[Opening Records supplied section]

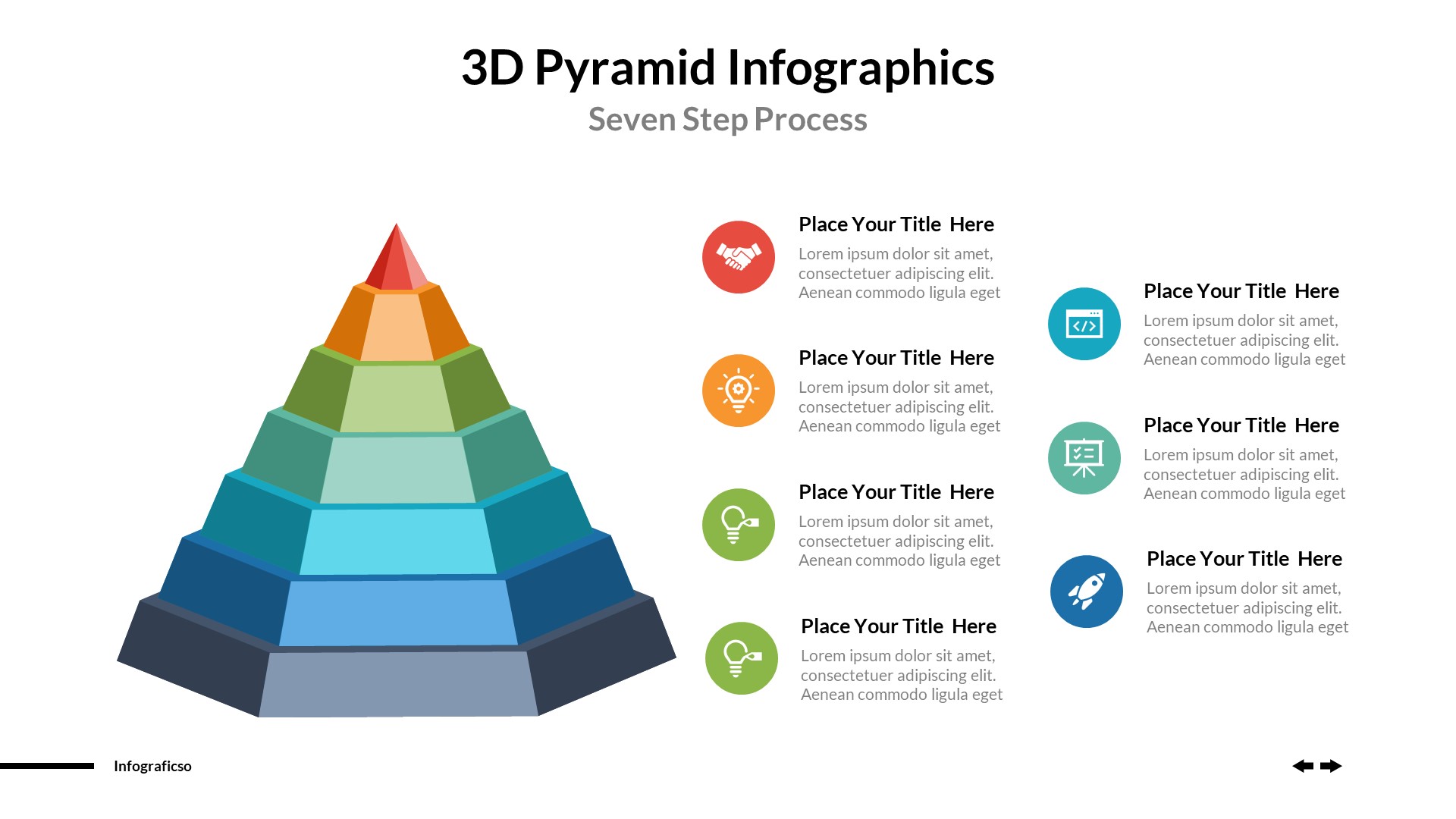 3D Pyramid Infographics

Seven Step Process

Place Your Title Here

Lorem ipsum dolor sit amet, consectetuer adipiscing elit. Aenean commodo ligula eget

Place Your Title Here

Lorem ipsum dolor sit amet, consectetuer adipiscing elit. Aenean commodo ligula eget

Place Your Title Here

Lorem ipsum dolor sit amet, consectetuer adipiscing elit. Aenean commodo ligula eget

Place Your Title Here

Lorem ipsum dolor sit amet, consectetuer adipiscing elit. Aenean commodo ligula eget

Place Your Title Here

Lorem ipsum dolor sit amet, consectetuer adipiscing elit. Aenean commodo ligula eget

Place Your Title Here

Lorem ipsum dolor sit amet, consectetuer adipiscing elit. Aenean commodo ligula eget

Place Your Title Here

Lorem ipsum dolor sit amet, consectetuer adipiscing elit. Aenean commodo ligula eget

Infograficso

[Closing Records supplied section]

What needs to be done: Print the records above verbatim, minus any pictures.

Worked solution:
 3D Pyramid Infographics

Seven Step Process

Place Your Title Here

Lorem ipsum dolor sit amet, consectetuer adipiscing elit. Aenean commodo ligula eget

Place Your Title Here

Lorem ipsum dolor sit amet, consectetuer adipiscing elit. Aenean commodo ligula eget

Place Your Title Here

Lorem ipsum dolor sit amet, consectetuer adipiscing elit. Aenean commodo ligula eget

Place Your Title Here

Lorem ipsum dolor sit amet, consectetuer adipiscing elit. Aenean commodo ligula eget

Place Your Title Here

Lorem ipsum dolor sit amet, consectetuer adipiscing elit. Aenean commodo ligula eget

Place Your Title Here

Lorem ipsum dolor sit amet, consectetuer adipiscing elit. Aenean commodo ligula eget

Place Your Title Here

Lorem ipsum dolor sit amet, consectetuer adipiscing elit. Aenean commodo ligula eget

Infograficso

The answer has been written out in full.